Finding a Conformal Function for Mapping D1 onto the Unit Disc D2

[skrat]

Homework Statement

Find conformal function that maps $D_1=\left \{ z;Re(z)>0,0<Im(z)<2\pi \right \}$ on to $D_2$ where $D_2$ is unit disc.

Homework Equations

The Attempt at a Solution

Ok, I haven't got any problems with conformal mapping but I have huge problems with function composition and I would need some help here...

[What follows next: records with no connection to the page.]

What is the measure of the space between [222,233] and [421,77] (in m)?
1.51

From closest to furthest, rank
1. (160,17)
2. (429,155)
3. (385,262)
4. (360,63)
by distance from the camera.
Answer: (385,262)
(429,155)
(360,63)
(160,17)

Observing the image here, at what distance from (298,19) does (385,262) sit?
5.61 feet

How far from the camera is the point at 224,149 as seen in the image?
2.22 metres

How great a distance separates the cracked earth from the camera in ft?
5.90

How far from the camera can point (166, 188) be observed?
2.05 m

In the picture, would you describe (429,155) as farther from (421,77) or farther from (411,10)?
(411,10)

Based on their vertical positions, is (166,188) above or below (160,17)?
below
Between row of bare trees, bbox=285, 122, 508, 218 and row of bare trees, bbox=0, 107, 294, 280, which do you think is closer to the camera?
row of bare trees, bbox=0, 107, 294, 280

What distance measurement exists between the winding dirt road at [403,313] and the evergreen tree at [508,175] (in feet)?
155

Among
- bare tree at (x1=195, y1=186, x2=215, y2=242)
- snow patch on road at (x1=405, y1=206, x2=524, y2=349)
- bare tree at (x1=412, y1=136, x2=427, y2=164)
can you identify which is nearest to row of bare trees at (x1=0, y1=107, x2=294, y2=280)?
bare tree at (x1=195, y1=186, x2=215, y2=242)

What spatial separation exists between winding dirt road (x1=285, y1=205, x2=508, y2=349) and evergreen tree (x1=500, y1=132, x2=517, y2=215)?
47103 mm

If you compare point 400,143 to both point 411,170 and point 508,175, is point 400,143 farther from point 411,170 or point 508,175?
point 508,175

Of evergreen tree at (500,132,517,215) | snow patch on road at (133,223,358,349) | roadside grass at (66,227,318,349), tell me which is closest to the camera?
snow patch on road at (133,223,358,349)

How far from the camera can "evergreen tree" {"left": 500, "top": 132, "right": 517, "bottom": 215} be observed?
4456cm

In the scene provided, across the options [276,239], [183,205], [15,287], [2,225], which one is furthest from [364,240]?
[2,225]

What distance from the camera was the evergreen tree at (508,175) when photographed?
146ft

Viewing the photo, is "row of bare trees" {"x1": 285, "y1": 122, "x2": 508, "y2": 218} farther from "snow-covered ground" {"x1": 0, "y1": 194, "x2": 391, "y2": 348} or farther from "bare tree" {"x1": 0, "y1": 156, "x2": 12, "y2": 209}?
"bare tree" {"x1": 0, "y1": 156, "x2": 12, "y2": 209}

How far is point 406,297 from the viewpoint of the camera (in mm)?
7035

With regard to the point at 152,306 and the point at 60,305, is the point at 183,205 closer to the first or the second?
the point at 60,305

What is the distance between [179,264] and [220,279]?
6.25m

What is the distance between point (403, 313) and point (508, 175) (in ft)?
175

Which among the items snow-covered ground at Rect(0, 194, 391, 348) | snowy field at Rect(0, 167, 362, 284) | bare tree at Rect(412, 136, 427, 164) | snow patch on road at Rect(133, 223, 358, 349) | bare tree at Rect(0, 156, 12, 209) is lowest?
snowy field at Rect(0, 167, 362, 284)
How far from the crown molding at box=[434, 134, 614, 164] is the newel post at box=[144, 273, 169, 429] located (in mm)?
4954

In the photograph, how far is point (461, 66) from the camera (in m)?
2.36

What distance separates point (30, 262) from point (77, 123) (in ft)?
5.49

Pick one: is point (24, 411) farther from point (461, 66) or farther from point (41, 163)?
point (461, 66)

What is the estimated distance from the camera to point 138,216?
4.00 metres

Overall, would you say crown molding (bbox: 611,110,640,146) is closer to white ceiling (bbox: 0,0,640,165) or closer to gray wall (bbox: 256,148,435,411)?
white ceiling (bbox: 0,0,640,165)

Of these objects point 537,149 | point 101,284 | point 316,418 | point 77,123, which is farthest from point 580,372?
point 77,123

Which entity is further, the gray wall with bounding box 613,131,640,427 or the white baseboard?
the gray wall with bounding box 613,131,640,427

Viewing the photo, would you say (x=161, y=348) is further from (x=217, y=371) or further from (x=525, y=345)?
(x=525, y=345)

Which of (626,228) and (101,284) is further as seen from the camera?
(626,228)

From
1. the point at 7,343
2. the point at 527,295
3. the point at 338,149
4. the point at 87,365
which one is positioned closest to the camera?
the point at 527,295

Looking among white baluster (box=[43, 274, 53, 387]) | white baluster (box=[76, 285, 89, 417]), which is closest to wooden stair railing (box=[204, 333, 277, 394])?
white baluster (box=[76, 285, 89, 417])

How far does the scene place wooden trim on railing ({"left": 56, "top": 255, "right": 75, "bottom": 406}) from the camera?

Firstly, $f_1=e^z$ maps from $D_1$ into unit disc without $Re(z)>0$ axis, so to this object I now apply $f_2=\sqrt{z}$ which gives me upper half of unit disc (real exis not included!).

Now $f_3=\frac{z+1}{1-z}$ maps the upper unit disk into first quadrant. Applying $f_4=z^2$ extends my area on to upper half plane. Rotating it with $f_5=ze^{-i\pi /2}$ and again using Mobius transformation $f_6=\frac{i-z}{z+i}$ gives me that unit disk.

Now the question is of course what $f=f_6\circ f_5\circ f_4\circ f_3\circ f_2\circ f_1$?

Does it even make any sense to do that?

 

[Fredrik]

Homework Statement

Find conformal function that maps $D_1=\left \{ z;Re(z)>0,0<Im(z)<2\pi \right \}$ on to $D_2$ where $D_2$ is unit disc.

Homework Equations

The Attempt at a Solution

Ok, I haven't got any problems with conformal mapping but I have huge problems with function composition and I would need some help here...

Firstly, $f_1=e^z$ maps from $D_1$ into unit disc without $Re(z)>0$ axis,

$f_1(1+i\pi)=e^{1+i\pi}=e^1 e^{i\pi}= -e$ is not in the unit disc.

 

[skrat]

Of course not. It even doesn't have to be.

There is a typo in my original post. Instead of $D_1=\left \{ z;Re(z)>0,0<Im(z)<2\pi \right \}$ it is $D_1=\left \{ z;Re(z)<0,0<Im(z)<2\pi \right \}$